Thelen Chair Blames Failed Merger on 'Juxtaposition of Circumstances'
Thelen chairman Stephen O’Neal is defending the 2006 merger that has been identified as one of the reasons his law firm dissolved.
O’Neal has faced lots of criticism since the dissolution announcement. He has been targeted in particular for overseeing the merger of his firm, Thelen Reid & Priest, with Brown Raysman Millstein Felder & Steiner. Critics said Brown Raysman carried too much debt and specialized in practice areas that did not meld well with Thelen’s marquee construction group.
In an interview with the National Law Journal (sub. req.), O’Neal also focused on Brown Raysman’s practice areas, but he didn’t see the problem as a lack of synergy. Instead, he said Brown Raysman’s large capital markets practice was hit hard by the economic downturn that followed the merger. The economic “juxtaposition of circumstances” led to the failure, he said.
“That was the largest law firm merger in the U.S. in 2006, and one of the largest practices that came to our firm was structured real estate finance and other capital markets,” he said. “Some eight months later, the credit crunch, which became the credit crisis, struck, and a lot of practices, including ours, were very, very deeply affected by that. And that economic problem, which then led to the larger economic problem that our country and our world found itself in, coming on the heels of doing such a large merger, was just a juxtaposition of circumstances.”
He told the NLJ that dissolving the firm was a “very difficult decision.”
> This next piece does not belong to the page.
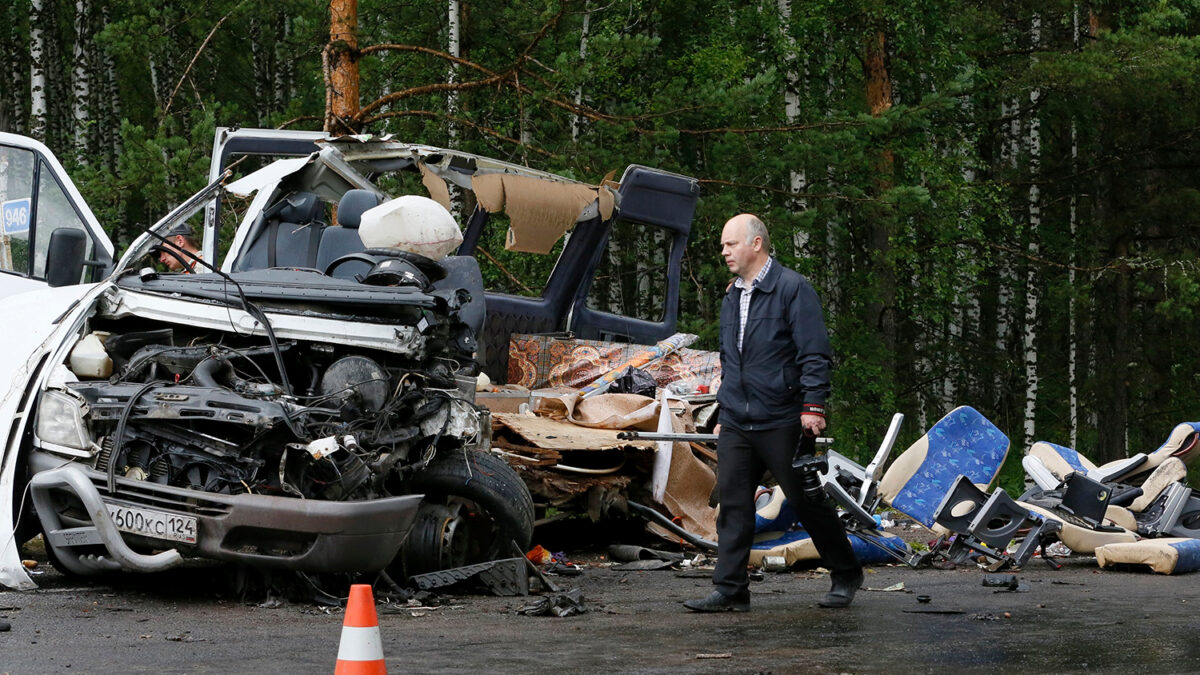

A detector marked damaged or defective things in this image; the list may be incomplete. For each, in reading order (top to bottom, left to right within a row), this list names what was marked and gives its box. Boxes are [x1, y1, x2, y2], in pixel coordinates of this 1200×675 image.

severely damaged vehicle [0, 129, 700, 588]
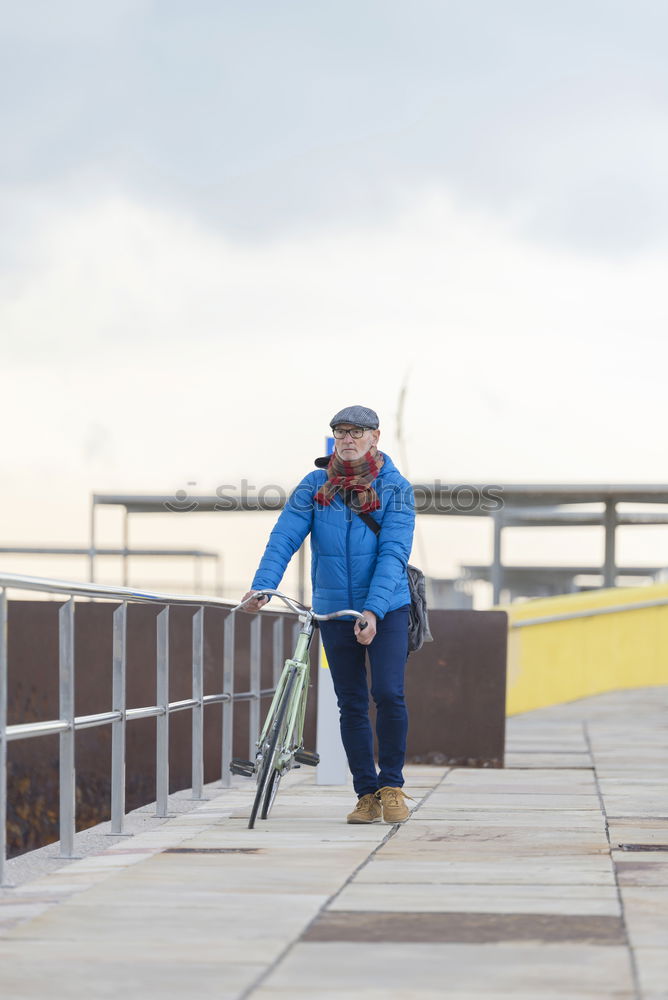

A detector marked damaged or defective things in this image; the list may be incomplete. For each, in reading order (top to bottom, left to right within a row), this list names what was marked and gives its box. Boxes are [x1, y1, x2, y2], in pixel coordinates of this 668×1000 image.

Thelen’s former chairman, Richard Gary, now a legal consultant, has criticized the merger and also said the firm suffered from a lack of strong leadership. “I believe that with strong leadership and a core group of partners committed to saving the firm because they want to practice law together, that no firm has to fail,” he told the Daily Journal in late October.
Howrey announced yesterday that O’Neal will be joining the law firm along with more than 40 Thelen lawyers.